The Porto Alegre Creative Tourism Program can be considered by policymakers who seek to elaborate creative tourism policies in the country. The program can be seen as a reference because, for its elaboration, there was extensive work to understand the concept still little disseminated. Based on the studies, the program’s basic guidelines were developed around the concept of creative tourism, inspiring other municipalities to create similar programs.
Thus, Creative Tourism practices from other places can inspire and define projects and tourism public policies; however, PPATC-2013 demonstrated that it is necessary to resignify and articulate the proposed design with traditional practices of the place or region. Such articulation requires managers and streetlevel bureaucrats trained to deal with these new demands in the tourism trade, but also with providers of cultural goods and services, so that from this integration, benefits occur for the sectors and their stakeholders.
This means that a good project can be more expressive and generate more beneficial results for the sector than a program looking for projects that can “work” and be effective. Therefore, a creative tourism public policy design may be distant from reality in terms of its effectiveness, necessitating a redesign or the decision to end a program that was born prematurely, lacking sufficient content and dialogue with potential interested parties.
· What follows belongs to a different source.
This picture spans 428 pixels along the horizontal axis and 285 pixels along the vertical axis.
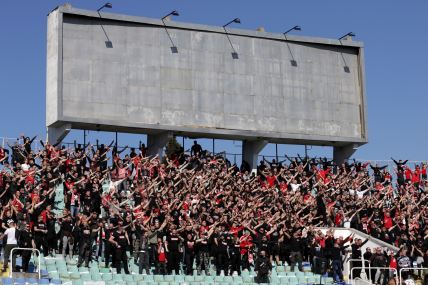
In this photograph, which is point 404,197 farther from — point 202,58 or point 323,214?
point 202,58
However, this study demonstrated that creative tourism can be an alternative to dynamize and develop places that already have consolidated tourism, elevating activities that were not previously thought for the tourist, evidencing the resident as an integrated part and provider of activities focused on the creative nature. Another perspective of creative tourism involves utilizing underutilized spaces in the city to counterbalance the massification of tourism activity, thereby taking tourists to lesser-explored areas and potentially boosting tourism in those sites.
Another perspective on creative tourism is to use it as an alternative to develop tourism in cities that do not offer tourism activities. Creative tourism becomes an alternative for a municipality that seeks to develop tourism as an opportunity for economic and social development, encourages entrepreneurship in the tourism sector in small cities, generating new job vacancies and elevating the city to consolidate itself in the field of tourism.
As future research, it is suggested that work be done to verify if the activities of Shed Tourism had continuity, by the providers, public authority, or both. Moreover, from the concept of creative tourism, studies may emerge for greater understanding of the theme and enable work in places that do not practice tourism activity, but that can be fostered by creative tourism. Thus, it is expected that this work will inspire other interested parties to continue the studies, exploring new areas beyond the Brazilian capitals of Recife and Brasília, which have been developing creative tourism as an alternative. In this sense, the experience reported and discussed in this dissertation can provide advances for these and other localities in Brazil that seek to develop tourism public policies, including creative tourism as something focused or integrated with other actions in progress at municipal and regional levels.